REQUIRED TASK 1
Answer the following from the article on the Boulder Copper butterfly:
(a) To which school are the captured butterflies being translocated?
(b) Where did the species live hundreds of years ago?
(c) According to Brian Patrick, across what area was the species once found?
REQUIRED TASK 2
Continue the article on the Boulder Copper butterfly, starting after its final sentence.

QUOTED TEXT
Primary school students in Canterbury have been learning about a butterfly only found in their region, and are now working to save the species that's dwindling in numbers.

The Boulder Copper is a butterfly endemic to Canterbury.

They may be miniature, but a project to transport the butterfly to a school is no small feat.

“We've been finding the butterfly and capturing some for the translocation to Burnside Primary School,” lepidopterist Brian Patrick said.

“This is the first official translocation of an endemic New Zealand butterfly to a school in New Zealand, first ever.”

Patrick says the species used to be found across the Canterbury plains until humans came along and “without a thought we made roads and factories and housing suburbs and whatever and we displaced the butterfly”.

Hundreds of years ago it lived in the central city. Now students are replicating the Boulder Copper's habitat on their school grounds.

“We hope for them to spread all around Christchurch, finding new homes that are safe and good habitats with all they need,” one of the students said.

RAW RECORDS

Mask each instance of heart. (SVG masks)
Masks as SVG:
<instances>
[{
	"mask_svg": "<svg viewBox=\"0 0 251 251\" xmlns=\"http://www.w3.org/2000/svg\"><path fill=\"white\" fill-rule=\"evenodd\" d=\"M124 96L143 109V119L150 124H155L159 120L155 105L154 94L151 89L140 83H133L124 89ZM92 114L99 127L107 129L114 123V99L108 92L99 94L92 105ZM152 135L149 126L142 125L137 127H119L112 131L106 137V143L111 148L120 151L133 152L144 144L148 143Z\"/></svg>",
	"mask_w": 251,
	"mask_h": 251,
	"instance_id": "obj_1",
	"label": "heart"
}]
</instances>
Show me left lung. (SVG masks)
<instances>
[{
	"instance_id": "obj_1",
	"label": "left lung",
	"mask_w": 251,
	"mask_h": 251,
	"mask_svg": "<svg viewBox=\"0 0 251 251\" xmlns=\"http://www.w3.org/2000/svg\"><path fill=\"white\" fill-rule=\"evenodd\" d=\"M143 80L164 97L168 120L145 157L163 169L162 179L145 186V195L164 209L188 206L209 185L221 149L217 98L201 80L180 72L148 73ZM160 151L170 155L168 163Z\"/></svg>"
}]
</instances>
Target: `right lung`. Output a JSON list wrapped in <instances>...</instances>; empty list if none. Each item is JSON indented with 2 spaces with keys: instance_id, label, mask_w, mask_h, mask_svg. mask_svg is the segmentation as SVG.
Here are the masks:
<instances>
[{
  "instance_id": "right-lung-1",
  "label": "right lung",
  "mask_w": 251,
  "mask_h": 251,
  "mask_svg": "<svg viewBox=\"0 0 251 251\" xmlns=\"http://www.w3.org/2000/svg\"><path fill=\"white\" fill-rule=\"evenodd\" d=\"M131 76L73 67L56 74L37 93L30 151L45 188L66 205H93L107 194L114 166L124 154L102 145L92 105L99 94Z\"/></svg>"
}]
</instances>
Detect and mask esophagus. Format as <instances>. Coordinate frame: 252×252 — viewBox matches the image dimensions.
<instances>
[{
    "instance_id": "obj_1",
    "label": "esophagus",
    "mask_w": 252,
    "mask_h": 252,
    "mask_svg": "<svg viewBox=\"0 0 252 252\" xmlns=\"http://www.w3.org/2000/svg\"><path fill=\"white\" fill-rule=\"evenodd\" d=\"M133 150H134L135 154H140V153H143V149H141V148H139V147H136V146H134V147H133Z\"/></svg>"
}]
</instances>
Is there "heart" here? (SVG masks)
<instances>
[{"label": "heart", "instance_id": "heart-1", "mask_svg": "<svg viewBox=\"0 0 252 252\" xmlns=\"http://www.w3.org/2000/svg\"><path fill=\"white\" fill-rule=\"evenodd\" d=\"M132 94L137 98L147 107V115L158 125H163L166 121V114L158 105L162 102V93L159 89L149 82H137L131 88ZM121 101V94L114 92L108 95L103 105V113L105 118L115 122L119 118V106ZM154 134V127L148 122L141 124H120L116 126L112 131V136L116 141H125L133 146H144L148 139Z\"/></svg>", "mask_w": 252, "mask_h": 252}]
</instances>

EXPECTED ANSWER 1
(a) Burnside Primary School.
(b) In the central city.
(c) Across the Canterbury plains.

EXPECTED ANSWER 2
“The end result for the butterfly is that it has a home here in the middle of the city and will be able to live here and reproduce,” entomologist Ruud Kleinpaste said.

The project is quickly taking flight.

“It feels quite good how we're doing stuff for the environment,” another student told 1 NEWS.

And it's hoped the project continues to soar.

“I believe this is the exemplar for any other school that is wanting to do something that is out of the ordinary and use it as a context for education,” Kleinpaste said.

“This was not even about the butterfly, it was a project about education, cross-curricular where the kids do a project and have to do numeracy, literacy, social studies, history, Māori and, oh yeah, science, and that means that everything becomes meaningful.”